Теснились на ступеньках крыльца, заглядывали в окна…

Хотя и орудовал в доме шумоватый и легкий на руку становой, но барин-то Хлапонинки все-таки лежал на столе… Становой покричит и уедет, они останутся провожать барина на кладбище, забрасывать его гроб мерзлой землей, гадать на могите о новом барине, какой-то будет да когда-то еще будет…

А пока что — день тихий, не очень морозный; вьется ласковый легкий снежок, румянятся щеки, пар от дыхания подымается прямо кверху… Воли нет еще, положим, однако и барина над ними тоже нет, а что касается станового…

— Правов не имеет малого убивать!

— Правда истинная, не имеет!

В разрисованные морозом стекла окон, — не очень больших окон, чтобы не уходило из дома печное тепло, — глядела, хоть и мало что видела, деревня, и стало от нее сумеречно в доме… Конторщик, выглядывавший в дверь на крыльцо и слышавший крики: «Малого убивают!», вполголоса сказал становому:

— Отпустить, может, прикажете Гараську пока, ваше благородие? Все одно не уйдет ведь.

— Почему это «отпустить»? — грозно уставился было на него становой.

— Шумят что-то очень, лезут…

— Гна-ать их в шею! — заорал становой.

— А не пойдут если? — осторожно осведомился Петя.

— Как это так не пойдут?.. Как они посмеют не пойти?

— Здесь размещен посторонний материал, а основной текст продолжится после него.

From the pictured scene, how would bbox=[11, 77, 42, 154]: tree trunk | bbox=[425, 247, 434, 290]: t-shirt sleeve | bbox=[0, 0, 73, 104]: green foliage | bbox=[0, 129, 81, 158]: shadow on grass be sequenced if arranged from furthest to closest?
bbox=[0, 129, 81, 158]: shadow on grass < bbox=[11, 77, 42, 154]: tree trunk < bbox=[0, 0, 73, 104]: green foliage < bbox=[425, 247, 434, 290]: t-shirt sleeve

Однако в одном окне неотступно торчали лица и шапки и платки бабьи, в другом, в третьем…

— Отвести в холодную! — приказал было пристав, но на вопрос бурмистра — «Кому прикажете с ним идти?» — буркнул:

— Впрочем, черт с ним, пусть идет пока, — мы его всегда арестовать можем.

Двое пошли с женой Терентия и еще не вернулись, двоих надо было приставить к Гараське, — кто же останется тогда около него самого, станового?

Перед Гараськой, стоявшим в прихожей, отворили дверь:

— Иди, черт!

Стиснув зубы, Гараська стал шарить глазами около крыльца что-нибудь твердое, нашарил обломок кирпича, кинулся к нему, закатал его в снег, примял, закруглил снежок дрожащими пальцами и хотел уже, забежав, швырнуть в то самое окно, за которым стоял пристав и лежал на столе утопленник-барин, но помешал испугавшийся Трифон, снежок звонко шлепнулся в стену рядом с окном.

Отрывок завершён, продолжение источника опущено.